# [TEXT EXCERPT]
Content starts
Professor MacKay: Maybe I can give a partial answer to your question. People do mix up the science, which is factual, with the policy response, which is and ought to be subject to political argument. An example of someone who has deliberately mixed up these things is Nigel Lawson, who, in a recent newspaper article insulting the IPCC’s work, alleged that the IPCC was calling for a phase-out of fossil fuel use. That is not the IPCC’s role at all. They are scientists reviewing the science literature and describing what is happening, the consequences of continued emissions and, if policy were to have a particular target for climate change, what emissions would be compatible with that target. That is not their role and they do not recommend any particular policy. They just say, "If you emit this much, this is what will happen," with error bars. It is unhelpful for people like Nigel Lawson to mix up and allege that the IPCC are a political organisation, when their role is clearly to describe science as honestly and factually as they can.
Q392David Morris: Information for the public of some of your policies-the Green Deal for example-does not explicitly make the link to climate change. Was this a deliberate approach?
Gregory Barker: Yes. I think there is a willingness by the public to act on climate change and all other environmental imperatives, but that is limited to a certain amount of the public. For most people they will not act in a way that will cost them money when they have many other competing demands on family budgets, particularly in the current environment with the pressures on the cost of living.
As far as concerns the Green Deal, we have to be very clear that, while there are obvious advantages to the environment and climate change in particular, specifically helping to reduce emissions from the built environment, the real driver for most consumers in taking up the Green Deal should be that it will help them save money on their energy bill; it will help them to live in a warmer, healthier, cosier home. Although individual polls vary slightly, we know that there is a significant body of opinion-20% to 30%-who will do it for environmental reasons; a slightly larger number will do it for financial reasons; but, even in the current climate, the largest single body of those willing to make changes to their homes and install measures will do it effectively for home improvement to make their homes nicer, warmer, cosier and improve the fabric of their homes. When communicating messages, particularly when there is a call to action, it is important that we go with the grain of public aspirations and consumer behaviour rather than try to oblige people to act when we are looking to them to act on their own initiative.
Q393Chair: Sometimes those things run in parallel, do they not?
Gregory Barker: Yes, absolutely; they are not mutually exclusive.
Q394Chair: If you take the advertising of modern cars, the fact that a vehicle produces less than 99 g/km, or whatever, is an advertising feature. It is a climate change message as well as being a fiscal incentive, because it is a lower tax band.
Content ends
# [PROBLEM DETAILS]
Write out the passage from the hearing transcript word for word, beginning at the words "Q394Chair: If you" and stopping after "lower tax band.".

(Page images and extracted text)
Content starts
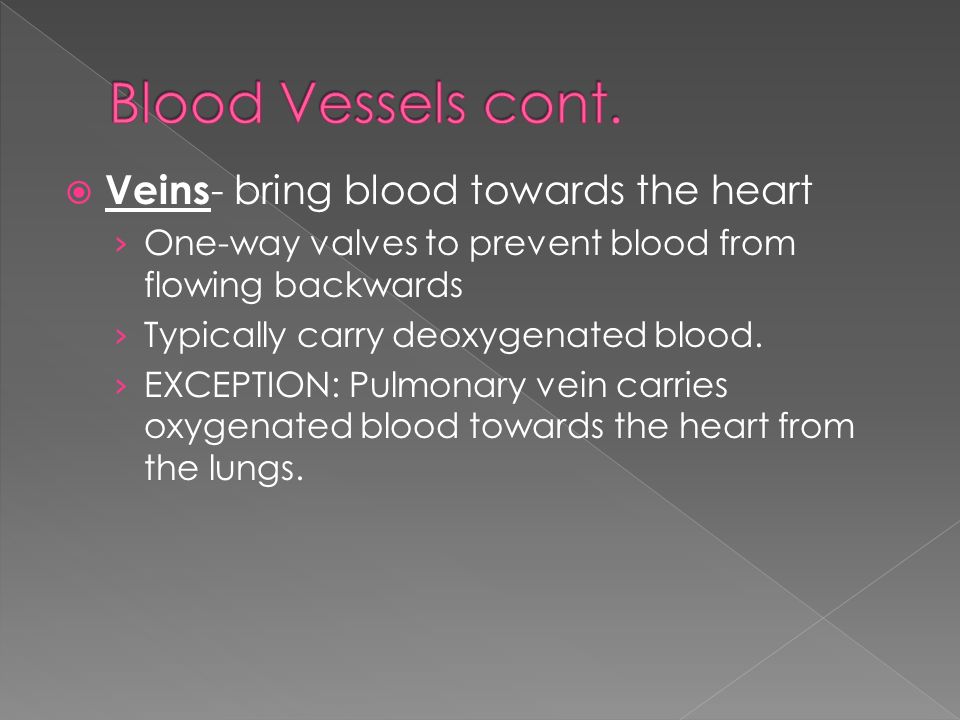 Blood Vessels cont.

Veins- bring blood towards the heart

› One-way valves to prevent blood from flowing backwards
› Typically carry deoxygenated blood.
› EXCEPTION: Pulmonary vein carries oxygenated blood towards the heart from the lungs.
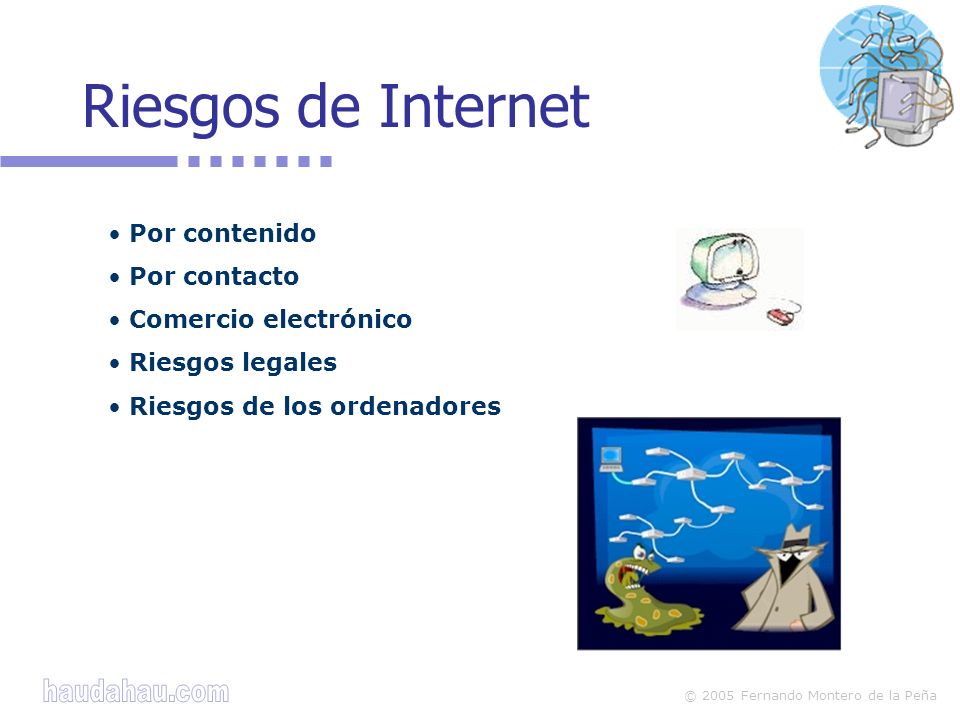 Riesgos de Internet

• Por contenido
• Por contacto
• Comercio electrónico
• Riesgos legales
• Riesgos de los ordenadores

haudahau.com

© 2005 Fernando Montero de la Peña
Content ends
# [RESPONSE FOR THIS EXERCISE]
Q394Chair: If you take the advertising of modern cars, the fact that a vehicle produces less than 99 g/km, or whatever, is an advertising feature. It is a climate change message as well as being a fiscal incentive, because it is a lower tax band.